The complex musical tapestry of "Stankonia" veers wildly at times between sophisticated musical jams and sophomoric gangsta skits. But Dre says that both extremes are part of the group's identity.

"It's not even a plan. If you listen to a verse from either one of us, me or Big Boi, we never stay on one complete subject. It's really hard for me to do that. It is a schizophrenic approach, but that kind of says, `OK, there's something on the album for everybody.' A lot of people didn't understand `Bombs Over Baghdad' at all, but then other people were like, `This is the newest [stuff] ever!' "

Dre and his fellow rapper Antwan "Big Boi" Patton first met while attending high school in the Atlanta suburb of East Point. They formed Outkast in the mid-'90s and soon signed to LaFace, scoring big right out of the box with the single "Player's Ball." The duo continued to grow musically and lyrically through 1996's "ATLiens" and '98's "Aquemini," but "Stankonia" represents its most ambitious effort to date.

The comparison to George Clinton's efforts with Parliament and Funkadelic in the '70s makes Dre beam with pride. "I love them guys--I love everything they put down!" he says, adding that he finds particular inspiration in the underexplored genre of psychedelic soul.

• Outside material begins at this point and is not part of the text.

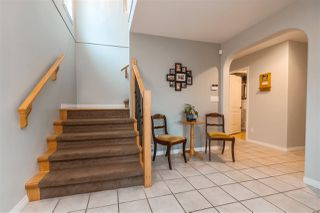 "Photo 2: 35431 NAKISKA Court in Abbotsford: Abbotsford East House for sale in ""Sandy Hill"" : MLS®# R2387970"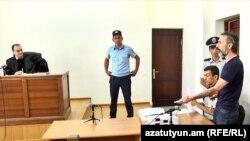 Դատավորը սանկցիաներ կիրառեց ամբաստանյալ Մովսիսյանի ու նրա փաստաբանի նկատմամբ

"I think it's the same ideology more than anything. When we tried to make this record, we didn't say, `We're going to do a psychedelic album.' It was more like we wanted a rebellious sound from traditional hip-hop. When we went in, the mind frame of doing the album was trippy--we tried all kinds of things that sounded new and fresh to us. It was just kind of like a free and uninhibited approach to the studio.

"That's what's been pigeonholing hip-hop, because you felt like you had to do a certain thing or be a certain way. You had to wear your hat to the back of your head or hold your [crotch]. And the best music doesn't pay attention to those kinds of rules."

It's the desire to forge their own path that keeps Outkast separate from the pack, even though personal relationships and similar lyrical philosophies link the duo with the movement of natural R&B and hip-hop artists that includes the Roots, Common and the Black-Eyed Peas.

"We really don't want to be pigeonholed by that or anything else," Dre maintains. "Live instrumentation is cool, but it's not like a new thing; it's been going on since our first album. We use all aspects of the music." On the current tour, the two MCs will be joined by three backing vocalists, two guitarists and a DJ.

"I would say it's kind of like inviting people to Stankonia and throwing a party, and we're the hosts," Dre says. "It's like a jam session, and we get the crowd into it."

As for the future of hip-hop, Dre seems room for everything.

"It is a new wave--it's a change, a breath of fresh air--but the gangsta music is always gonna be there, and it's always gonna be a part of our music. As long as that type of stuff is going on in the neighborhood and in the street, people are gonna wanna hear that. As far as fresh sounds and production and stuff like that, I think as artists we get tired of doing the same things over and over again. That's why we try new and different things."